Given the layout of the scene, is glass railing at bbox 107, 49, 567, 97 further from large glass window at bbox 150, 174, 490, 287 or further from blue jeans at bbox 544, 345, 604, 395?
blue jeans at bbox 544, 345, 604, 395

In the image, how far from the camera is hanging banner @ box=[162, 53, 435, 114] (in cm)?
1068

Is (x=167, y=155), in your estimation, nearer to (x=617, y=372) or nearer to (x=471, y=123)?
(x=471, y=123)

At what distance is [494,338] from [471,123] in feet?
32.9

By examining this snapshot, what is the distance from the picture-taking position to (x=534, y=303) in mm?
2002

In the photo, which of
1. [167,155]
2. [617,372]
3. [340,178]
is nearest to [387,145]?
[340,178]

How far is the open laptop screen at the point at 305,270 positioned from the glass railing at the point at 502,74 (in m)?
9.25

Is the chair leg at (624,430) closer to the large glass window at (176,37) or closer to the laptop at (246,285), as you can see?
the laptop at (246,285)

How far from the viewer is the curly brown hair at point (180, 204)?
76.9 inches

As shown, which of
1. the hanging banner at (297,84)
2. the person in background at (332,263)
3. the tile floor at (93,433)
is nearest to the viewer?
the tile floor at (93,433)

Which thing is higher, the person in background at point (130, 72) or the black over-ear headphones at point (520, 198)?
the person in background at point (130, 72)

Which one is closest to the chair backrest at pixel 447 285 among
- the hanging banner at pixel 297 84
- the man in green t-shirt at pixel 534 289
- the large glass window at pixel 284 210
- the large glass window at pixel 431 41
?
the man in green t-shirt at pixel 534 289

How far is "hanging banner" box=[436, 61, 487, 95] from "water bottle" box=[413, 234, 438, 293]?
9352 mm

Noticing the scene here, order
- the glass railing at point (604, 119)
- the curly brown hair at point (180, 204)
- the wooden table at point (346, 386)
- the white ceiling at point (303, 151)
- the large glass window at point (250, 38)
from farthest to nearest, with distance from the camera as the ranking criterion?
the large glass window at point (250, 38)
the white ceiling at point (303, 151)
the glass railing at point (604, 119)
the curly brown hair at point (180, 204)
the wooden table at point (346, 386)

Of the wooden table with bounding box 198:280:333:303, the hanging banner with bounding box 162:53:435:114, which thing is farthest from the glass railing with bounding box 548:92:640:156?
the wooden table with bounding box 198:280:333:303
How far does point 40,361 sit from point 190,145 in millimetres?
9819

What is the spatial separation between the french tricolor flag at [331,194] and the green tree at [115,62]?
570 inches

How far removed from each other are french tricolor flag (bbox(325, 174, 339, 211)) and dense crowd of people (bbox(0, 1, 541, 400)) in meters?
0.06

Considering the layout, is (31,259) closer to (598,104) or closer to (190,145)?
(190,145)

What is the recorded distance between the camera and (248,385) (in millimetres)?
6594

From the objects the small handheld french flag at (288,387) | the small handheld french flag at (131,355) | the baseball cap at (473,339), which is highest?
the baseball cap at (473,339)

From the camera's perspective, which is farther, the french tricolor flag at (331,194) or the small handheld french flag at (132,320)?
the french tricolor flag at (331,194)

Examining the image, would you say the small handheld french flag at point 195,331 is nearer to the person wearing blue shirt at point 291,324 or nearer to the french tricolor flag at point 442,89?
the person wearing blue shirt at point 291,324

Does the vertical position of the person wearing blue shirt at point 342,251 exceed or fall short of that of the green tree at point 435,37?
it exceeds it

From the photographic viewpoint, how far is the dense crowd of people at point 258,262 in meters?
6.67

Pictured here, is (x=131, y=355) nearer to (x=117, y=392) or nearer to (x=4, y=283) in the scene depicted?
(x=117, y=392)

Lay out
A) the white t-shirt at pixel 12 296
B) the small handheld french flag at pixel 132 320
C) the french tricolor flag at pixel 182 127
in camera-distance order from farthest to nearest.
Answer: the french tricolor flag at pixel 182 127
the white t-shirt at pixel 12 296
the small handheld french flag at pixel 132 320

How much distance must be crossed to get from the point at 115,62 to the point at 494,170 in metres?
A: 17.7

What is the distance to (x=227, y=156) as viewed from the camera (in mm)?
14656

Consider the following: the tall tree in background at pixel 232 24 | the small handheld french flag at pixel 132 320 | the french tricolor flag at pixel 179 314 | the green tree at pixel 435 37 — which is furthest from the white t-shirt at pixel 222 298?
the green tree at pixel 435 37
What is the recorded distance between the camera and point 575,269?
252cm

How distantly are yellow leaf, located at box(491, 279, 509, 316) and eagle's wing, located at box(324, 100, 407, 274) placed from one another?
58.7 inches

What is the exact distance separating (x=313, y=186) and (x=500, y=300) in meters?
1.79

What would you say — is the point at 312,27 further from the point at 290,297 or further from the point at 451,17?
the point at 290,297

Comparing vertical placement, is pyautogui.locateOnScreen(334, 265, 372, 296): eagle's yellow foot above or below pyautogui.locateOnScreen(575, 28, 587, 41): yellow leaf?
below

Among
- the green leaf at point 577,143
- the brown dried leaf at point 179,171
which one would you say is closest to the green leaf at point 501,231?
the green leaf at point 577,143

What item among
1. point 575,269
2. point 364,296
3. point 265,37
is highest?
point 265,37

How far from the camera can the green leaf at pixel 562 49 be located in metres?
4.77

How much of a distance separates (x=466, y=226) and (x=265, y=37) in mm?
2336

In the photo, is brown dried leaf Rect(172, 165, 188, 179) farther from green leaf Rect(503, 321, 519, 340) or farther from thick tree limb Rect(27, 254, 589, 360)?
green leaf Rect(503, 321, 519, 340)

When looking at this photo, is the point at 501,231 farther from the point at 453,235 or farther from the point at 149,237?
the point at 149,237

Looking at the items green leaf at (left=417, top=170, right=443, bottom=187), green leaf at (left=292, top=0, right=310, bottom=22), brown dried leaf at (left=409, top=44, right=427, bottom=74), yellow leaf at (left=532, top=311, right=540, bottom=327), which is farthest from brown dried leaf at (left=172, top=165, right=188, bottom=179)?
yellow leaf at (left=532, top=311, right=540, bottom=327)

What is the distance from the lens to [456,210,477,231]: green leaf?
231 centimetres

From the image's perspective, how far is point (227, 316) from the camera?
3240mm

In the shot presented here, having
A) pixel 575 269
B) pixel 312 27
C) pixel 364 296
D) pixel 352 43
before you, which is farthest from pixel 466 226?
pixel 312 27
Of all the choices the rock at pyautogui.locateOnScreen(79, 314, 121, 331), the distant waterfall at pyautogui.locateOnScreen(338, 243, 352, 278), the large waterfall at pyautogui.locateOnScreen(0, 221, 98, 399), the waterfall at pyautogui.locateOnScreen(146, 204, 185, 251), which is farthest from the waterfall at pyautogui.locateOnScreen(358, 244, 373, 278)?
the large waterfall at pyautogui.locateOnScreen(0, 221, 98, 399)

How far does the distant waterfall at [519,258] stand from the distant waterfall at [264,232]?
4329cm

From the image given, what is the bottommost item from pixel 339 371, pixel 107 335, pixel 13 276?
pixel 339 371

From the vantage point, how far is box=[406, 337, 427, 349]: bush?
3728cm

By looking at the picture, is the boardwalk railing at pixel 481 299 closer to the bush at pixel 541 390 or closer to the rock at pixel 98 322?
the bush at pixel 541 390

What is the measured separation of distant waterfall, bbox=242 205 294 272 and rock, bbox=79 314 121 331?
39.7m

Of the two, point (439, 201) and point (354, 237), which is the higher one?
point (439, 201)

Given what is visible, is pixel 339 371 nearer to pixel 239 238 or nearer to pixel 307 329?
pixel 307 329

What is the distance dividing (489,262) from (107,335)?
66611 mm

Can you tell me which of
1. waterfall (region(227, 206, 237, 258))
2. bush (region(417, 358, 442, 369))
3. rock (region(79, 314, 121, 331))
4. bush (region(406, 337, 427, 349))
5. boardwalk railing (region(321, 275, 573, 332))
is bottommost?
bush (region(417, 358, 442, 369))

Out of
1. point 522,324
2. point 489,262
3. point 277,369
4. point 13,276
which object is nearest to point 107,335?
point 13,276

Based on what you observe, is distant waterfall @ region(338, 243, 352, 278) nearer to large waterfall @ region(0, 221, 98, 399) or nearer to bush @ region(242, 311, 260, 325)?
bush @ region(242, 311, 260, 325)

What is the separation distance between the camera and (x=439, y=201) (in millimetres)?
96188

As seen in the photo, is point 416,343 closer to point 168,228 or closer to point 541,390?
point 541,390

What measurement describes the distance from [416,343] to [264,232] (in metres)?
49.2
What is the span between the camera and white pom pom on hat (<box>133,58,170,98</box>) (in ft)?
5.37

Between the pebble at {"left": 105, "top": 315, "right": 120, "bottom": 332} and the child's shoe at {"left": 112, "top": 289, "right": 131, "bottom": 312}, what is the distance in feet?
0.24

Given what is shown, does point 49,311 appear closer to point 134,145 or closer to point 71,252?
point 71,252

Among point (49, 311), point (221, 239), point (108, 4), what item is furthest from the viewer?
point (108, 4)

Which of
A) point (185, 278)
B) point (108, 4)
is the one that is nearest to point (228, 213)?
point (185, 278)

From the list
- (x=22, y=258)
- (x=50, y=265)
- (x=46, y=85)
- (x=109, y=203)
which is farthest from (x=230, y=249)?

> _WRITTEN INSTRUCTION_:
Copy out the listing from the line containing "What measurement describes" through its end, reproducing every line character for character.

> _FINISHED TASK_:
What measurement describes the distance from [416,343] to [264,232] (in metres)?
49.2
What is the span between the camera and white pom pom on hat (<box>133,58,170,98</box>) (in ft)?
5.37

Between the pebble at {"left": 105, "top": 315, "right": 120, "bottom": 332} and the child's shoe at {"left": 112, "top": 289, "right": 131, "bottom": 312}, what is the distance in feet?
0.24

Given what is shown, does point 49,311 appear closer to point 134,145 or closer to point 71,252?
point 71,252

Among point (49, 311), point (221, 239), point (108, 4), what item is furthest from the viewer?
point (108, 4)

Which of
A) point (185, 278)
B) point (108, 4)
is the one that is nearest to point (228, 213)?
point (185, 278)

From the list
- (x=22, y=258)
- (x=50, y=265)
- (x=46, y=85)
- (x=109, y=203)
which is farthest from (x=230, y=249)?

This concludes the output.